Anyway, back to my meal planning. I’m a big believer in doing things once, meaning when I cook something I cook a lot of it and use the leftovers to create a different dish later on in the week. The leftovers of a Sunday roast can be turned into fajitas, BBQ Beef Sandwiches, beef stroganoff, beef pot pie, etc. Baked potatoes can later be used as hashbrowns, the crust of a quiche (I promise to post the recipe soon Crab Apple Farms!), twice baked potatoes, funeral potatoes – well you get the idea.
I’ve also learned that making a lot of side dishes spreads out the main dish thus cutting down on the amount of costly meat typically used in the main dish. Think about those church potlucks when there are so many choices so you get a little bit of most things like everyone else but there are still leftovers. And breads. We love all types of bread at our house – breadsticks, tortillas, rolls, muffins, you name it! I typically bake 16 loaves of bread a week – 8 loaves of white bread and 8 loaves of whole wheat. Warm bread, dripping with melted butter and a little homemade strawberry jam…doesn’t get much better than that!

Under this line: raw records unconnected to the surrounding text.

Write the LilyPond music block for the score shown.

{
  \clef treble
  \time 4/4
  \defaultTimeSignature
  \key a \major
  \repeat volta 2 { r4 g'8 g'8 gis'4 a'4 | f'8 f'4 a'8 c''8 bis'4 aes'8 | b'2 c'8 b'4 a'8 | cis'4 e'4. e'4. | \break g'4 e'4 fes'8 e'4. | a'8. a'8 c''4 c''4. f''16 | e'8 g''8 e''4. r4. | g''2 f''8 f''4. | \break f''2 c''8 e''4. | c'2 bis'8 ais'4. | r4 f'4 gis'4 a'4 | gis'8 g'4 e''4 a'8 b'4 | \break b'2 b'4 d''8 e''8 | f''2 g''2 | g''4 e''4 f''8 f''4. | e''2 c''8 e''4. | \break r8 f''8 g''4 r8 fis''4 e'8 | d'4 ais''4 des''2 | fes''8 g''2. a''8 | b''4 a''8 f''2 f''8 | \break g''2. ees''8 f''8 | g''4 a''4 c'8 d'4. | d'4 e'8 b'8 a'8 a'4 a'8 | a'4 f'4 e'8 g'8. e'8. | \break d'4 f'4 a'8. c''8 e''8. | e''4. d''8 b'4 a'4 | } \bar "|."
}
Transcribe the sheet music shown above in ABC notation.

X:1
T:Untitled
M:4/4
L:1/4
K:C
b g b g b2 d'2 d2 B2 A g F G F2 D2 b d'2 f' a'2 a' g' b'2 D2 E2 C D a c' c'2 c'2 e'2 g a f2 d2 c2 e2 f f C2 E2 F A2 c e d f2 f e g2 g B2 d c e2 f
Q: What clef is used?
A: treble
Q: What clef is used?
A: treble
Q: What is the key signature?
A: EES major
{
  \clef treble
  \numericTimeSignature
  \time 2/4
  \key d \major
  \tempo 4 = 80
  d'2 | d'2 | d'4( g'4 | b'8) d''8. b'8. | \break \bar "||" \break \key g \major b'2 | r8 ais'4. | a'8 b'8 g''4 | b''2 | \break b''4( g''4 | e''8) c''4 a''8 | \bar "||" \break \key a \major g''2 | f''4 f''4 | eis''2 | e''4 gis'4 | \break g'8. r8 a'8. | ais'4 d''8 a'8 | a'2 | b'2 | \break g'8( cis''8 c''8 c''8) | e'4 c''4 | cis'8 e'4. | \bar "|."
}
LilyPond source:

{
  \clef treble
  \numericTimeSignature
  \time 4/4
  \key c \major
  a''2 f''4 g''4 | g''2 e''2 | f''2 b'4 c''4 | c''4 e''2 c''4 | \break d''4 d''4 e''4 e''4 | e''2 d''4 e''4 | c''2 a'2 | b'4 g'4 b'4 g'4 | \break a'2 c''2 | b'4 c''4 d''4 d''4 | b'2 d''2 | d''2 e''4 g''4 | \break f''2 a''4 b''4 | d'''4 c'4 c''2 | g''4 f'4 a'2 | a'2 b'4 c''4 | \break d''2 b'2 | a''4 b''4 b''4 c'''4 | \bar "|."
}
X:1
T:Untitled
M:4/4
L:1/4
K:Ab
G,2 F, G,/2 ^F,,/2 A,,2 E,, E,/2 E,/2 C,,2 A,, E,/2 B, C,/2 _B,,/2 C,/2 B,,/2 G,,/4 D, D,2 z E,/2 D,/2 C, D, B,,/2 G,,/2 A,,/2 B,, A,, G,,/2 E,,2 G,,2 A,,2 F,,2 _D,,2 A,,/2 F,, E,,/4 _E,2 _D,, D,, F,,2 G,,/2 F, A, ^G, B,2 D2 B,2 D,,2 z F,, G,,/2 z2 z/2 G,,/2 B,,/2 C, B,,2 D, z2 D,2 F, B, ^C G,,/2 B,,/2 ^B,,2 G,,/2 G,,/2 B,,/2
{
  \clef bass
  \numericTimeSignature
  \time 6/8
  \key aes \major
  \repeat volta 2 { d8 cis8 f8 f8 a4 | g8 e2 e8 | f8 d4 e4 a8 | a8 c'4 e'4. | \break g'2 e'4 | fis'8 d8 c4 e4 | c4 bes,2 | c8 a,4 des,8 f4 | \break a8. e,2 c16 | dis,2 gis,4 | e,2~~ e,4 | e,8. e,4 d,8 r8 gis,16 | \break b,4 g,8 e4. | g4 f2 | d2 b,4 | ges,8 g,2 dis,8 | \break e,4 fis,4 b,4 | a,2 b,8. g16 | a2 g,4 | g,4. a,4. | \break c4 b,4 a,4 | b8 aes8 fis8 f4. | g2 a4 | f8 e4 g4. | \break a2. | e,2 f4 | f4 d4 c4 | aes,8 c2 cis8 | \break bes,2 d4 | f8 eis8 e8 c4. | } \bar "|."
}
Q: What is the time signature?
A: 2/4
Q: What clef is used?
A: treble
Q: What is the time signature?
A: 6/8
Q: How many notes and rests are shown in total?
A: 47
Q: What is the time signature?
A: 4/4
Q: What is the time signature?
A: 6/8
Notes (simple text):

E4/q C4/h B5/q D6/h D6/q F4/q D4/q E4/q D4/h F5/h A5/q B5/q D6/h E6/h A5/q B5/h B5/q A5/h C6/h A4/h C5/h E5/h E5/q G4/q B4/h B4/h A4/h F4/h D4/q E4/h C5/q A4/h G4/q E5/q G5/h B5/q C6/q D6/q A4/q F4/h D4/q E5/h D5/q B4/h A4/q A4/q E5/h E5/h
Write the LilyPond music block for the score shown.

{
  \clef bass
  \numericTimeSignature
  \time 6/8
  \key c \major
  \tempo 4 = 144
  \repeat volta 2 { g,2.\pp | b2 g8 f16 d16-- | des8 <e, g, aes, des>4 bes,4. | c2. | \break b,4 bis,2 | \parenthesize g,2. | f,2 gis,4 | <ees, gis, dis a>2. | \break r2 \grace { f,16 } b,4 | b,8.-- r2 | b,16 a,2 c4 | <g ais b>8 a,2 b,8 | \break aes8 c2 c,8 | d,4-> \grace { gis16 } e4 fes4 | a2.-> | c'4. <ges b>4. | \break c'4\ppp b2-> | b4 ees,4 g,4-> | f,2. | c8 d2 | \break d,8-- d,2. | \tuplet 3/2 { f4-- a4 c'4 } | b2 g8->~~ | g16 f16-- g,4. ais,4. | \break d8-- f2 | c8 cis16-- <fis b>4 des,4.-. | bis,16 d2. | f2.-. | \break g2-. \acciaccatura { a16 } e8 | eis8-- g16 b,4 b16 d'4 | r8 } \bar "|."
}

After creating our menu I make a list of the ingredients we need to get at the grocery store. I also stock up on pantry items if they happen to be on sale. I estimate how much it will all cost trying to keep it all under $100. Some weeks are better than others. The summertime is the best because of the fresh veggies we grow in the garden. I then rearrange my list according to how the store is set up. Believe me, when you have to go grocery shopping with seven kids in tow it’s much better to map out our route through the store before getting there. It also helps to cut down on those impulse buys.
So that’s how we meal plan at our house. It really only takes about 15 minutes, 30 minutes at the most to do. Sorry I don’t have any recipes except the bread ones to share. I promise to start taking pictures of our favorite dishes and post the recipes soon.